Dosyadaki kayıt ve belgelerin incelenmesinden; davacı adına 19/10/2007 tarihli davalı işyerince düzenlenmiş olan işe giriş bildirgesi ve 30/05/2009 tarihli işyerinden ayrılış bildirgesinin Kurum kayıtlarına intikal ettiği, davacıya ait hizmet cetvelinde 18/04/2007- 19/10/2007 1161592 sicil no lu dava dışı Mustafa Kılıç ünvanlı işyeri tarafından, bu tarihten(19/10/2007) itibaren de 30/05/2009 tarihine kadar davalı işyeri(1013898 sicil no lu) tarafından davacının SSK lı hizmetinin Kurum’a bildirildiği, davacının 22/11/2001-26/05/2003 tarihleri arasında askerlik görevini yerine getirdiği, 06/04/1995 tarihi itibariyle işyerinin 506 sayılı Yasa kapsamına alınmış olduğu, 1998/2.döneminden 2007/4. ayına kadar olan işyeri dönem bordrosu ile yargılama esnasında alınan bilirkişi raporlarının dosyaya sunulduğu ve sadece davacı tanıklarının dinlenmiş olduğu anlaşılmaktadır.
Somut olaya gelince; mahkemece açıklanan şekilde fiili çalışmanın varlığının yöntemince araştırılmadan sonuca gidildiği ortadadır.
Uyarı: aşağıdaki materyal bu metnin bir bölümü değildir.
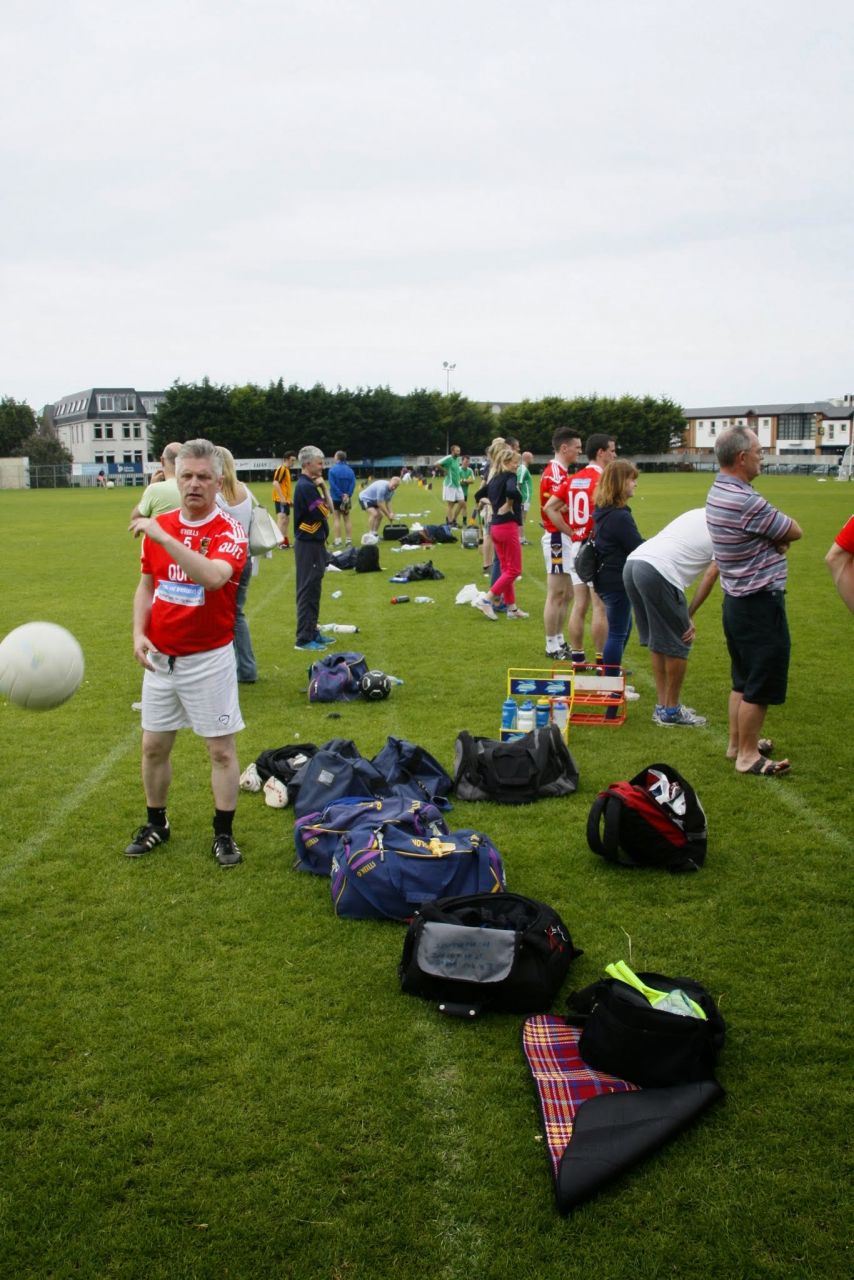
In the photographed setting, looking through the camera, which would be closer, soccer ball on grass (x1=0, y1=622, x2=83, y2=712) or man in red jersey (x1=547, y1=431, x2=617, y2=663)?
soccer ball on grass (x1=0, y1=622, x2=83, y2=712)

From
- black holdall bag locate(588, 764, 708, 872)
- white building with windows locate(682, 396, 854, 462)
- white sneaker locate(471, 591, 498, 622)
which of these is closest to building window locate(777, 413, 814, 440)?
white building with windows locate(682, 396, 854, 462)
Gerçekten ifadesi hükme dayanak alınan davacı tanıklarından M.. Ö..’ün davalı işyerinin kayıtlı işçisi olup, işyerinde 2002/1., 2003/1,2,3. dönemleri ile 2004/1. dönemleri arasında ve 2004/5. ayında sigortalı olduğu, dinlenen diğer tanık N.. Ö..’nin bordrolu tanık olmadığı anlaşılmakla mahkemece salt davacı tanık beyanları ile yazılı şekilde sonuca gidilmiş olması hatalıdır.
Yapılacak iş; davacının tespitini talep ettiği dönemi kapsayan süreler içerisinde dönem bordrolarında adı geçen sair sigortalı kaydı yer alan çalışanları tanık olarak dinlemek, ayrıca bu tanıkların adresleri tespit edilemediği ya da beyanları ile yetinilmediği takdirde, davanın kamu düzenini ilgilendirdiği de dikkate alınarak araştırma genişletilip bu dönemlerde çalışması bulunan komşu işyeri işverenleri ve bu işverenler tarafından çalışmaları Kurum’a bildirilen kimseler ile benzer işi yapan işyerlerinin kayıtlara geçmiş çalışanları zabıta ve kurum kayıtları marifetiyle belirlenip beyanlarına başvurularak tüm deliller birlikte değerlendirilmek suretiyle çıkacak sonuca göre bir karar vermektir.
Mahkemece, bu maddi ve hukuki olgular göz önünde tutulmaksızın eksik inceleme ve araştırma ile yazılı şekilde hüküm kurulması usul ve yasaya aykırı olup bozma nedenidir.
O halde davalı Kurum vekilinin bu yönleri amaçlayan temyiz itirazları kabul edilmeli ve hüküm bozulmalıdır.
SONUÇ: Hükmün yukarıda açıklanan nedenlerle BOZULMASINA, 08/09/2014 gününde oybirliğiyle karar verildi.